INSTRUCTION: Copy out, word for word, the rows from the line with "Examining this image, does" through the end of the rows, and nothing else.

TASK DATA:

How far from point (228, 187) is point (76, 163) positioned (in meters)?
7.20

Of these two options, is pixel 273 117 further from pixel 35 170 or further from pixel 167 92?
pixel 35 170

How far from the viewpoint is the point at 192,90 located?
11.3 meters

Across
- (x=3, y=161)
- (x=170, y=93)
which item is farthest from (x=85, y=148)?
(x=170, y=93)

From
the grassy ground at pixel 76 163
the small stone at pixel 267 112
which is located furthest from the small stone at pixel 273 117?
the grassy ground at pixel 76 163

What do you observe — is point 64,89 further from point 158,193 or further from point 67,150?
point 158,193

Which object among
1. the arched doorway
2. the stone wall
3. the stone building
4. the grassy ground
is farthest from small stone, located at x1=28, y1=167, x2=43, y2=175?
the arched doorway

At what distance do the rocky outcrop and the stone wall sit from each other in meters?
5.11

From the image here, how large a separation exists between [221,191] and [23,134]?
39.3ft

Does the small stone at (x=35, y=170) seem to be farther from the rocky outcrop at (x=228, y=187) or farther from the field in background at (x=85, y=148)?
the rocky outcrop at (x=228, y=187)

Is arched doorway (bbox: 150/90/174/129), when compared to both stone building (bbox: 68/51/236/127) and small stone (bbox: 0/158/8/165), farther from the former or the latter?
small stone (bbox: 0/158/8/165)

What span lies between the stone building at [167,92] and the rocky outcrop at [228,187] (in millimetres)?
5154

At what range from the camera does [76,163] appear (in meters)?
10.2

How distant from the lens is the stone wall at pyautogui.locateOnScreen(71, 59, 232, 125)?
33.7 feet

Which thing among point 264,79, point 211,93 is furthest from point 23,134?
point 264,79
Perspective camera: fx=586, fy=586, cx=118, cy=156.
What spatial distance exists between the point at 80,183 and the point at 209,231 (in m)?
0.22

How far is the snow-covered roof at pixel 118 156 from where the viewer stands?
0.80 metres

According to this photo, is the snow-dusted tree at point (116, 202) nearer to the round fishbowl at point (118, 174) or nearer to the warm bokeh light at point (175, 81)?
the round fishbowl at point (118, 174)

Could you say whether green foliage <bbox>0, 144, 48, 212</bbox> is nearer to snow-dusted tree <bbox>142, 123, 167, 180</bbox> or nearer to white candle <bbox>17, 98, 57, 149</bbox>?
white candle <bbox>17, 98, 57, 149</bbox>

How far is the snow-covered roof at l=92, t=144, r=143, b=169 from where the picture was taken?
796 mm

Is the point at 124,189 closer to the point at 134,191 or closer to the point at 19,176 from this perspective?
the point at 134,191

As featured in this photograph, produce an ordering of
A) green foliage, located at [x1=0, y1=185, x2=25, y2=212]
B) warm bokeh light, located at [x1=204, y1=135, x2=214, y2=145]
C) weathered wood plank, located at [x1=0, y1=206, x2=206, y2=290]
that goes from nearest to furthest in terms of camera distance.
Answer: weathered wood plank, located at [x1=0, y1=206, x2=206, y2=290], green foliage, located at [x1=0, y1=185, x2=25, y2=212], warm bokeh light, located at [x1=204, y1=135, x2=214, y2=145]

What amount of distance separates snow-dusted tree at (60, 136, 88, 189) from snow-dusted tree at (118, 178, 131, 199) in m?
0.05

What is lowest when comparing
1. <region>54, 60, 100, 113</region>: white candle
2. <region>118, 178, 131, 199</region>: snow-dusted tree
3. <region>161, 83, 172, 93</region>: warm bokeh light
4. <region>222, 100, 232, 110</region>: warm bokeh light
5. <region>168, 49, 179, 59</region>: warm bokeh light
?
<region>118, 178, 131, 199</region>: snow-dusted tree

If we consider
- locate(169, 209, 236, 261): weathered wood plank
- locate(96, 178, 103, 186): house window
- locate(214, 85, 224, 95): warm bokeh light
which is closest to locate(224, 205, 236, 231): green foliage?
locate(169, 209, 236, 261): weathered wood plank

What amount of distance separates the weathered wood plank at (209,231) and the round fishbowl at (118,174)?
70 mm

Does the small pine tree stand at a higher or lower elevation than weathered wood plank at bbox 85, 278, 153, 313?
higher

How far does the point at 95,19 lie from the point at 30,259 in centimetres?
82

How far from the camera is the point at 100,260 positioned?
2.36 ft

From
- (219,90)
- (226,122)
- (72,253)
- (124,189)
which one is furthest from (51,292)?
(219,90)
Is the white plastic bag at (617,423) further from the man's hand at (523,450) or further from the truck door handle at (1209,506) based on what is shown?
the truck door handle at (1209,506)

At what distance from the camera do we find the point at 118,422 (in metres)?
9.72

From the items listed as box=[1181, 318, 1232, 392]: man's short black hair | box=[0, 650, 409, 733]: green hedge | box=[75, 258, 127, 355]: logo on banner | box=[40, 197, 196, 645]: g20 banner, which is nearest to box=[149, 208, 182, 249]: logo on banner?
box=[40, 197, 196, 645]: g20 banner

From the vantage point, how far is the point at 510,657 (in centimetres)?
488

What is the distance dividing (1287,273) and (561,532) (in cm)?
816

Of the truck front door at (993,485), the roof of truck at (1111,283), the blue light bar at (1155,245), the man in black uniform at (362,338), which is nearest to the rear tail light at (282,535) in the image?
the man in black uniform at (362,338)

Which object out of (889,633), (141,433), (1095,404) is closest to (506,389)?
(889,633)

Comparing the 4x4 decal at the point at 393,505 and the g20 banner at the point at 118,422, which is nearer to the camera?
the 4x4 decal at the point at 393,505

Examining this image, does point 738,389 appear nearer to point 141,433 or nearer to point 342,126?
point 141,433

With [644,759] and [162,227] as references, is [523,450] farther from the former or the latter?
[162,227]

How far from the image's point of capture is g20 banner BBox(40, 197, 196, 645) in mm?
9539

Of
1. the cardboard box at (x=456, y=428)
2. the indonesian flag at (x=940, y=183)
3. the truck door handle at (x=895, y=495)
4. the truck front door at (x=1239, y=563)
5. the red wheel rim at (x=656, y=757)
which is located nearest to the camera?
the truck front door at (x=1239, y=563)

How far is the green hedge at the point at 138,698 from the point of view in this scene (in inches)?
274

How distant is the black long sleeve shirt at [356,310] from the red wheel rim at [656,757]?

RESULT OF THIS TASK:
Examining this image, does point 738,389 appear nearer to point 141,433 or nearer to point 342,126?
point 141,433

With [644,759] and [162,227] as references, is [523,450] farther from the former or the latter?
[162,227]

How far from the image's point of capture is g20 banner BBox(40, 197, 196, 645) in mm?
9539

Of
1. the cardboard box at (x=456, y=428)
2. the indonesian flag at (x=940, y=183)
3. the truck door handle at (x=895, y=495)
4. the truck front door at (x=1239, y=563)
5. the red wheel rim at (x=656, y=757)
which is located nearest to the camera?
the truck front door at (x=1239, y=563)

How far is the green hedge at the point at 138,698 from the point of view in this scene (in inches)?
274

How distant is the black long sleeve shirt at [356,310] from the red wheel rim at [656,757]?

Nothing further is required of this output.